• [TEXTO PARA REVISAR]

※

La razón de esa continuidad es una: no olvidar el día en que lo mataron. Como efecto, recordar también algunos entornos de la época en que lo conocí, en aquel Cobán de los años 60 y 70 del siglo pasado, ese Cobán tan lejano algunas veces y tan cercano otras.
Entre los contextos a recordar tengo presentes los cambios conciliares, que no gustaron mucho a la sociedad cobanera. En consecuencia, a la misa de 7 de la noche de los días domingos (entre 1968-69 y 1972) asistíamos muy pocas personas. Entre ellas, las alumnas internas de un colegio que se llamaba La Inmaculada, su directora, sor María Pilar Baratech, una que otra monja que las acompañaba, dos o tres familias del pueblo y yo como único monaguillo, lector, turiferario, portador de ciriales y cuanto trabajo hubiese por hacer en orden a la liturgia.
Para entonces, el obispo era don Juan Gerardi Conedera y tenía como único apoyo a un cura tan viejito como sabio: don Joaquín de Zaitegui y Plazaola, un exjesuita a quien, motu proprio, se le ocurrió convertirse en mi mentor de latín y griego. ¡Cuánto se divertía monseñor Gerardi cuando el padre Joaquín me procuraba para darme las clases y yo trataba de escaparme! El latín me gustaba. El griego no. Mas, independiente de ello, el desánimo eclesiástico que se percibía en el área urbana era verdaderamente serio.

※

• [LISTA DE ENTRADAS]

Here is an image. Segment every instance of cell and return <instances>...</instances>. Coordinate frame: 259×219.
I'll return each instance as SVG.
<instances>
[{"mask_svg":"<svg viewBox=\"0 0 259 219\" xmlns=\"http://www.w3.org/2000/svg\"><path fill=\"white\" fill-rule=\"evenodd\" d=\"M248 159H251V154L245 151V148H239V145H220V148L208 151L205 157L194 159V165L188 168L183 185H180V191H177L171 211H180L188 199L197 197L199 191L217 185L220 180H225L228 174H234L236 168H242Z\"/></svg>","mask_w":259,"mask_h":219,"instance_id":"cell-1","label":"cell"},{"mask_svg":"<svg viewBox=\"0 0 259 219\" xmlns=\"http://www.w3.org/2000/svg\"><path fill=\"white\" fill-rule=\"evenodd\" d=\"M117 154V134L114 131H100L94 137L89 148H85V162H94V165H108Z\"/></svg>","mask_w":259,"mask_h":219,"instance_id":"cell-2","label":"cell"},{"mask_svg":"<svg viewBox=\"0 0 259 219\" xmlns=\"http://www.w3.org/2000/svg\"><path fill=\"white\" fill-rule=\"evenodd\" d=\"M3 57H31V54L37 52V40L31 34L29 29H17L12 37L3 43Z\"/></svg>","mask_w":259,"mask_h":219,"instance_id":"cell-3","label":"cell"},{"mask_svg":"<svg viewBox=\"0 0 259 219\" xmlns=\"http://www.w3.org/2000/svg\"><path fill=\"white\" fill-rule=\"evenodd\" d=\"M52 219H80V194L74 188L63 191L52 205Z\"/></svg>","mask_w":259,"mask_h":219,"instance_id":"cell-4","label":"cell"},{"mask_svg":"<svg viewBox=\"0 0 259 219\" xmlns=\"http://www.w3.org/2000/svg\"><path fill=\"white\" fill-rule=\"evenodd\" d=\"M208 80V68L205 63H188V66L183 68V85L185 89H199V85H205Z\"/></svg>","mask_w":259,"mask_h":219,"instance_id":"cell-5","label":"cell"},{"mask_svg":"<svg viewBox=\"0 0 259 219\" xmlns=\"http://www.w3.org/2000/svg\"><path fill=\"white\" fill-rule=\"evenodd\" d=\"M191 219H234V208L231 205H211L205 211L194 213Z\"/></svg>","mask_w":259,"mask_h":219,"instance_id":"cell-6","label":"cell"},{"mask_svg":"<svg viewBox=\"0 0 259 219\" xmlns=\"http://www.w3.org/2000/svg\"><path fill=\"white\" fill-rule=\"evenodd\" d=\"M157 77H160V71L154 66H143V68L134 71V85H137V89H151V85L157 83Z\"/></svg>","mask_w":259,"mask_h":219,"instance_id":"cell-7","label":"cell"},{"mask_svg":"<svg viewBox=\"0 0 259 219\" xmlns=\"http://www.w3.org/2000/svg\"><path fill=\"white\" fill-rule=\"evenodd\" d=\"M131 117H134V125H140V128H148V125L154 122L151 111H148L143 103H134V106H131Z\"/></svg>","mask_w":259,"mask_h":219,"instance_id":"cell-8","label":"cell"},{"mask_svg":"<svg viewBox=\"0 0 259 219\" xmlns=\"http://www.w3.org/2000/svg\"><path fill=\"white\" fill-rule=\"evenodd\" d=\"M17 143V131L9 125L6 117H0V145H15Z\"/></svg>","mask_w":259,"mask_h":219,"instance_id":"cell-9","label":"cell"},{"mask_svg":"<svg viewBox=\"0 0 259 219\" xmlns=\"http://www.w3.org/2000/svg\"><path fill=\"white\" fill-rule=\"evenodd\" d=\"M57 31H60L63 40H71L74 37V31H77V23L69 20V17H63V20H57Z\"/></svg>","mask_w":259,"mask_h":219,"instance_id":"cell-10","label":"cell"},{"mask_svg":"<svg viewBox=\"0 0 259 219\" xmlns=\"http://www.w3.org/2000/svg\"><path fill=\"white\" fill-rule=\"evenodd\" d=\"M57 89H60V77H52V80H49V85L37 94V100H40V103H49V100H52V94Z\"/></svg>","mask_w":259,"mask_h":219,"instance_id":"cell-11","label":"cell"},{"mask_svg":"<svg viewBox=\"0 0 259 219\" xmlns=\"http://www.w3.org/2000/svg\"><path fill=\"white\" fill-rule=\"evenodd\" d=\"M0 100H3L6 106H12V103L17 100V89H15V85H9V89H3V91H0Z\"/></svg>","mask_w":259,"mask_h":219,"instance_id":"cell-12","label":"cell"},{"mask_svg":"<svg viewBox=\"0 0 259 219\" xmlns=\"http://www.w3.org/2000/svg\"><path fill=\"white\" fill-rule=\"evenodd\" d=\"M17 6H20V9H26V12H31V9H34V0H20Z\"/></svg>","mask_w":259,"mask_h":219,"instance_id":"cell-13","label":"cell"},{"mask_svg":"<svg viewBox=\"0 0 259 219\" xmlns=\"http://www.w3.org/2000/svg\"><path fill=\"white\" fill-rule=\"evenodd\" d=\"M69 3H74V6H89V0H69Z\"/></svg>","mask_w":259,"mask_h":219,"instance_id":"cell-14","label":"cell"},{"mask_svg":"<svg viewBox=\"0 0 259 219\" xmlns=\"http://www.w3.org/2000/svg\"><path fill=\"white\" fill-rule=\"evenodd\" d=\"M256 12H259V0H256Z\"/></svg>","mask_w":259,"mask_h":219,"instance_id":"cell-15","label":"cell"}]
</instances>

※

• [TAREA ASIGNADA] En el texto sobre Cobán, ¿cómo se llamaba el colegio cuyas alumnas internas asistían a la misa dominical de 7 de la noche? Las entradas no guardan relación con el texto sobre Cobán.

• [ESPACIO DE RESPUESTA] La Inmaculada.